• [Exercise text]
Enter advisers, stage left, with facts

December 15, 2000

Analysing science advice as a form of drama offers insight into its reception, says Stephen Hilgartner.

The BSE tragedy demonstrates that the health of individuals and of public institutions depends on an unobtrusive army of science advisers. Panels of experts evaluate the safety of the foods we eat, the drugs we take, and the cars we drive. They estimate the scope of global warming, investigate industrial accidents and assess genetic engineering. They advise governments on nearly every area of policy.

Yet even if science advice enjoys enormous influence, it no longer commands automatic respect. Public trust in experts has waned since the 1960s, and such episodes as the BSE affair have further eroded confidence in their advice. People increasingly recognise that in many policy domains, scientific knowledge is uncertain, incomplete or contested.

More broadly, scientists and laypersons alike increasingly acknowledge that few contemporary issues fit into the tidy dichotomy of facts versus values. To ask, for example, whether genetically modified foods are safe raises many additional questions. How strong is the evidence of risk? According to whom? Do scientists agree about this issue, and if not, which ones should be believed? The question "what are the facts?" is entangled in questions about the criteria for determining facts, which are connected to questions about who can be believed, what scientific methods are reliable and how much evidence is needed to justify change.

Against this backdrop, a number of questions arise about the social processes that surround the production and evaluation of science advice. How do advisory bodies assert, cultivate and guard their credibility? How do they respond to critics who challenge their objectivity, expertise or integrity?

My book, Science on Stage , addresses these questions by analysing expert advice as a form of drama, examining how it is prepared, performed and critiqued. From this perspective, advisory bodies are performers who strategically manage what they present to their audiences, crafting public performances while hiding other activities "backstage". The book compares three United States National Academy of Sciences reports on diet and health - one that was very influential, one that was largely discredited and one that was cancelled before publication.

• [Data extract]
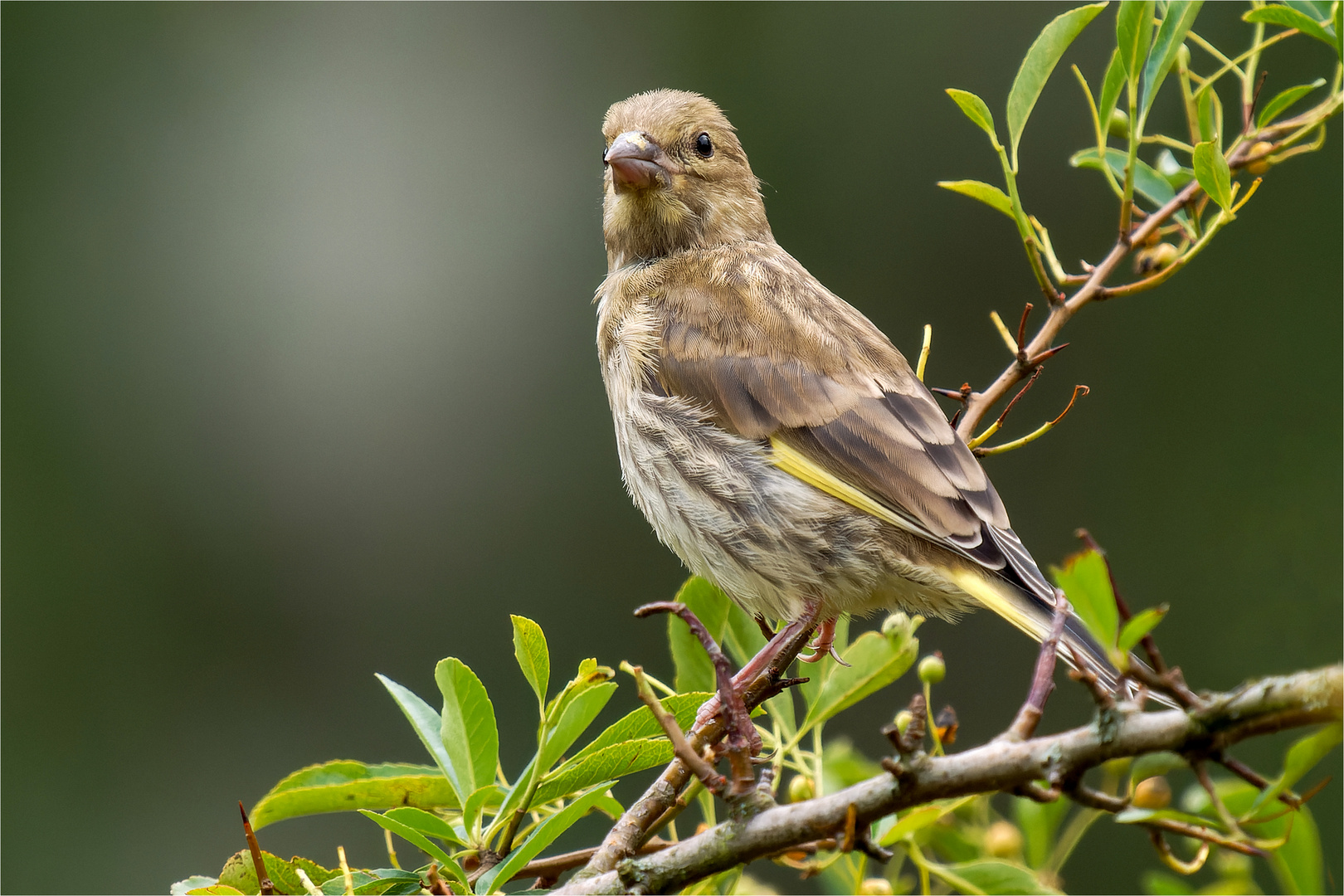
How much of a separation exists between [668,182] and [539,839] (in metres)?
2.25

• [Problem to work on]
According to the article on science advice as drama, since when has public trust in experts waned?

• [Result of this task]
Since the 1960s.